I approve of having regulatory authorities checking up on fire places close to or in forests. European news this summer is already filled with countless reports on forest fires. I can even understand that the rules for holding a gathering of 70 and for 130 are different. Some participants erupted in anger about ‘the state’ and ‘the system’. Yes, arbitrary state actions and police violence, e.g. at the G20 protests, deserve criticism and various forms of resistance. However, I do not see a connection between ‘the evil system’ and the organisers’ failure to ensure that the utopist event could be held.

Building Utopia Requires Organisation…

This is also a question of taking responsibility. Strangely enough the thought occurred only after I reached home. If you organise an event without any regard for the legal framework and you get caught, you cannot put the blame on the entity in charge for ensuring that everyone abides by the rules – even if the same rules were ignored three times before for organizing the same kind of event in the past three years. Pushing blame on the regulatory entity is exactly what big business does when states take up their courage and ask for corporate misconduct to be stopped and remedied. Rejecting self-responsibility is one of the core issues we deal with in Business & Human Rights.

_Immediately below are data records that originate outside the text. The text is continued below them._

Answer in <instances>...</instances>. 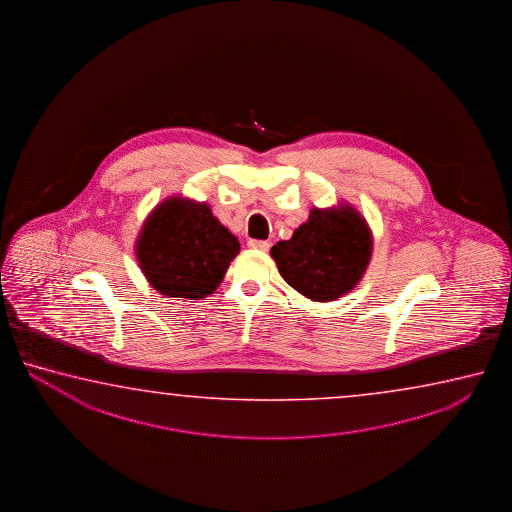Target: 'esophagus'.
Listing matches in <instances>:
<instances>
[{
  "label": "esophagus",
  "mask_w": 512,
  "mask_h": 512,
  "mask_svg": "<svg viewBox=\"0 0 512 512\" xmlns=\"http://www.w3.org/2000/svg\"><path fill=\"white\" fill-rule=\"evenodd\" d=\"M249 245V249H254V251H269L270 243L265 242V240H249L247 242Z\"/></svg>",
  "instance_id": "1"
}]
</instances>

If I want corporate actors to swallow huge costs and accept huge losses in profits by taking responsibility for their actions, I cannot refuse to take responsibility for an ordinary fire place close to a nature reserve. If I want to create a space where 130 people have the leisure to discuss how to live and organise a more sustainable and human-friendly world for a week, I need to ensure that the space cannot get closed down for good reasons.

It is very sad if great ideas and projects do not get to be realised because of absent organisation skills. Ironically, some of the workshops which did not get to be held aimed at providing participants with the skills and materials to better organise themselves as individuals and as groups. The most interesting workshop I attended shared methods on group decision-making with various ways of creating consensus which I had never heard about before. I would have loved to attend the other workshops which were cancelled due to the sudden ending of the official camp.

…and Honesty About Our Natural Limitations.

I have not been on the organisers’ committee so this criticism is cheap talk to some extent. However, I post this as a general remark. There are too many initiatives and projects pursuing the creation of a more sustainable world which ignore the context of their actions. Especially, they also ignore natural limitations.

Currently, alternative initiatives and projects regularly do not respect that the human capacity to work, especially to work for free, is limited, and people act in disregard to the fact that each day consists of 24 hours. Mistakes and omissions, such as ensuring legal requirements are met when holding an event for 130 people, are more likely to occur when people are stressed out and overwhelmed. There is nothing to be gained by self-exploitation. As long as we pursue self-exploitation and ignore our natural limitations, it is highly unlikely that we will convince others that our nature’s resources are limited and that we all including companies need to respect these limitations.

As one of my fellow participants said during a workshop called Think Differently, Act Differently:

the only real way to change things is by leading by example.

And no, this does not claim that you are responsible for saving the world by yourself. It encourages you to organise your life in a way which opens up resources for you. Resources like time and energy to join groups where we build skills and capacities for collectively solving collective issues.